[Stored data]
____
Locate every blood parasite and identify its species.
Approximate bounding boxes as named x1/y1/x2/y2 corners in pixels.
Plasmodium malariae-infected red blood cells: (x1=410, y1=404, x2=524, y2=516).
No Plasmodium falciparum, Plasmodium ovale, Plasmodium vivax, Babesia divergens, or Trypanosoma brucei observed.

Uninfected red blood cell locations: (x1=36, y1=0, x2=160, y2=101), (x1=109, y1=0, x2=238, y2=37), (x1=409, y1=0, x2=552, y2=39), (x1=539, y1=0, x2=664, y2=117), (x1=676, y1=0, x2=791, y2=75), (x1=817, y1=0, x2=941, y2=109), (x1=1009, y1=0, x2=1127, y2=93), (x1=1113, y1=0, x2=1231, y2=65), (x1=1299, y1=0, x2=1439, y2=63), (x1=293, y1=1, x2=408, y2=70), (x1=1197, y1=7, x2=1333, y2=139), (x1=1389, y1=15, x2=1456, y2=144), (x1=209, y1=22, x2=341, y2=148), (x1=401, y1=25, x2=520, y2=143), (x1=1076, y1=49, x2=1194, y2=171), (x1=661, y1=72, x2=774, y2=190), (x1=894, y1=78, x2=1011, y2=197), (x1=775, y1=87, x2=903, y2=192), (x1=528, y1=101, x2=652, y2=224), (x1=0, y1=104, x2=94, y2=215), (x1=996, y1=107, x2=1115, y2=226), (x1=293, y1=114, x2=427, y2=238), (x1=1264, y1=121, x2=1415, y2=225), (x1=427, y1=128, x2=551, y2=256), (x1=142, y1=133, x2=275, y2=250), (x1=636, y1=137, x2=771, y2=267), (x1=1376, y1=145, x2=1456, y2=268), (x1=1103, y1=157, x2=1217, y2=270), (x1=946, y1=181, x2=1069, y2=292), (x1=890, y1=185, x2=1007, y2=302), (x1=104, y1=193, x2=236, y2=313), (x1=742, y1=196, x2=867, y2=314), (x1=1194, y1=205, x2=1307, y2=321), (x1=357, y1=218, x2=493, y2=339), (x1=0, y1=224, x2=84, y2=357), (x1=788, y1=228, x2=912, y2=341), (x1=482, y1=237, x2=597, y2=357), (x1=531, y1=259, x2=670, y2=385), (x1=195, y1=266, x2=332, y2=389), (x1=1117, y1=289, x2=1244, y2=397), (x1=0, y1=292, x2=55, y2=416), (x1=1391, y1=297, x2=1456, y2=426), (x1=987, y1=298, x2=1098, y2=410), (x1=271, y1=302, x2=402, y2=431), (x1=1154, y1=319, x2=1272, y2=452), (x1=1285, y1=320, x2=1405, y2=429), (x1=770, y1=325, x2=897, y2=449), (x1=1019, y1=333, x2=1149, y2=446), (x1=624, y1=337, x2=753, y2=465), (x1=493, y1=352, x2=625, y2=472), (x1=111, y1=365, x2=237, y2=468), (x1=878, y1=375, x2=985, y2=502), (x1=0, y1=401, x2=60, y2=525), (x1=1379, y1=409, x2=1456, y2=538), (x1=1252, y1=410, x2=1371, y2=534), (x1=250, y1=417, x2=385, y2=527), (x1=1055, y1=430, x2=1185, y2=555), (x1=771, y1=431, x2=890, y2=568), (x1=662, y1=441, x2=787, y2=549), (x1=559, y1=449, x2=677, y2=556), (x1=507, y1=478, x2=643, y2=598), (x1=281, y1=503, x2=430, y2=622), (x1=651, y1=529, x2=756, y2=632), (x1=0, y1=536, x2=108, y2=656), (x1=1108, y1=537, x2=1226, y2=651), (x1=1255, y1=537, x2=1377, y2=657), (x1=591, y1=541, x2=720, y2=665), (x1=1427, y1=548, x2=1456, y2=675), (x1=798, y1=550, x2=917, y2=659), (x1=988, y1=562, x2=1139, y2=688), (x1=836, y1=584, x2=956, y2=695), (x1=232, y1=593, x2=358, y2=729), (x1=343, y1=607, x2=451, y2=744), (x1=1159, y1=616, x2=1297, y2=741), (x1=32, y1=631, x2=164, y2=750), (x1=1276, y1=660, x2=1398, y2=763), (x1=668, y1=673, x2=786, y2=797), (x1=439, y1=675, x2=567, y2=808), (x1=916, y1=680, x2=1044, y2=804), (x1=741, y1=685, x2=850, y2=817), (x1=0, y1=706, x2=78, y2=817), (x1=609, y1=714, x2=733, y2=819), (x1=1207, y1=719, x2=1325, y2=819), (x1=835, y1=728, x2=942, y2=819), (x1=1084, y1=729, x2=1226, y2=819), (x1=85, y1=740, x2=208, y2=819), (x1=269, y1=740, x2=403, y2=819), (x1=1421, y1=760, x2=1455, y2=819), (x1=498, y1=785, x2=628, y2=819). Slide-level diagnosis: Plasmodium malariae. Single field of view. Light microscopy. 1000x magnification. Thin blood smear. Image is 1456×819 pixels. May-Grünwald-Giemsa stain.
____
## Work request
Write out only the lines from the very start of the entries above to the line that includes "No Plasmodium falciparum, Plasmodium", both ends included, each one unchanged.

## Response to the task
Locate every blood parasite and identify its species.
Approximate bounding boxes as named x1/y1/x2/y2 corners in pixels.
Plasmodium malariae-infected red blood cells: (x1=410, y1=404, x2=524, y2=516).
No Plasmodium falciparum, Plasmodium ovale, Plasmodium vivax, Babesia divergens, or Trypanosoma brucei observed.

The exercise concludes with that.